# [Assignment]
Exactly copy the final stretch of the listing below: the line with "class: Mammalia" and every line after it.

# [Data to use]
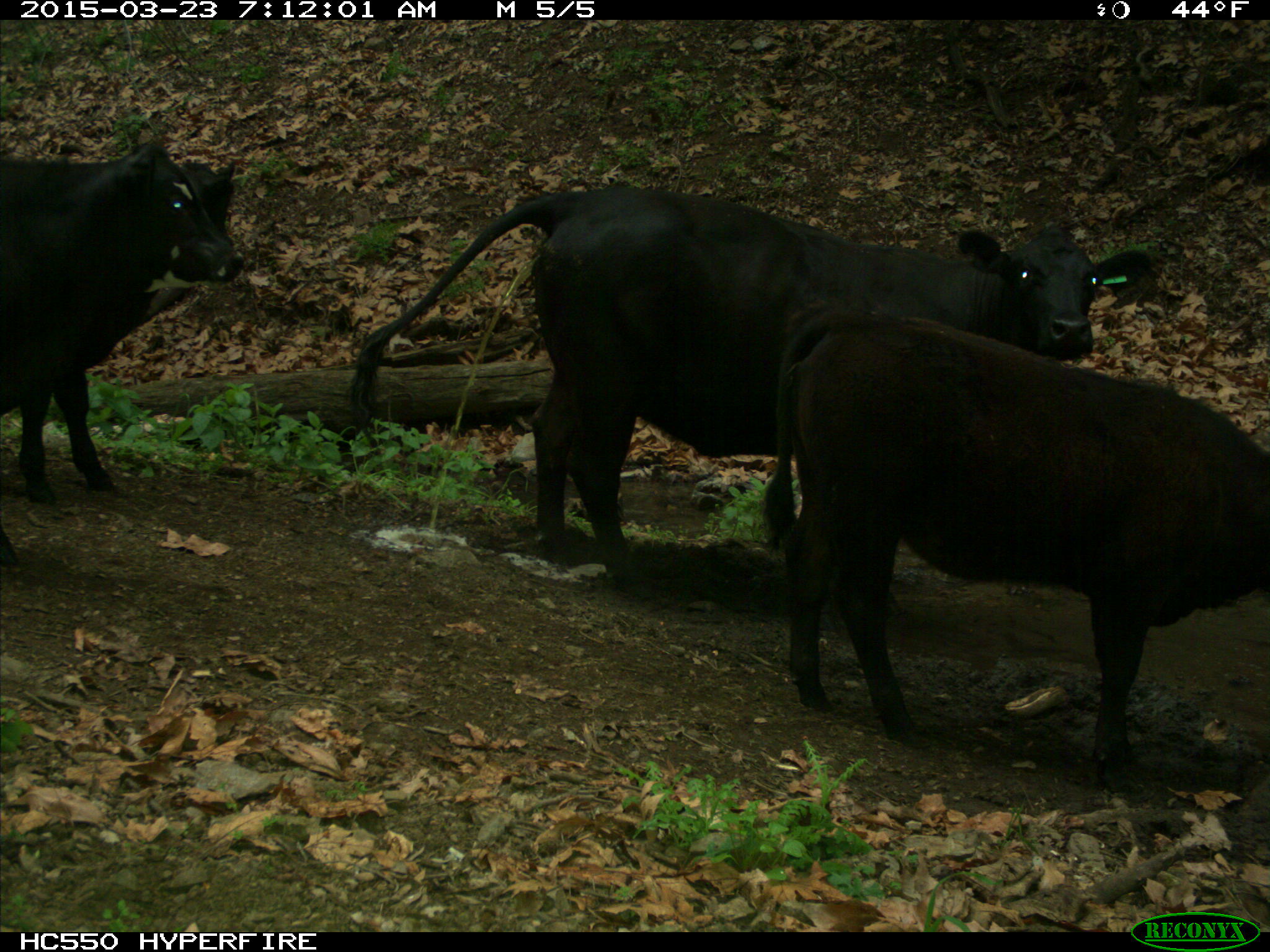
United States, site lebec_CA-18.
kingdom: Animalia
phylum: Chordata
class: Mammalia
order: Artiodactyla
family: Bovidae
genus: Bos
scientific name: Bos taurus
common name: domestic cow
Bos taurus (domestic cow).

# [Exercise result]
class: Mammalia
order: Artiodactyla
family: Bovidae
genus: Bos
scientific name: Bos taurus
common name: domestic cow
Bos taurus (domestic cow).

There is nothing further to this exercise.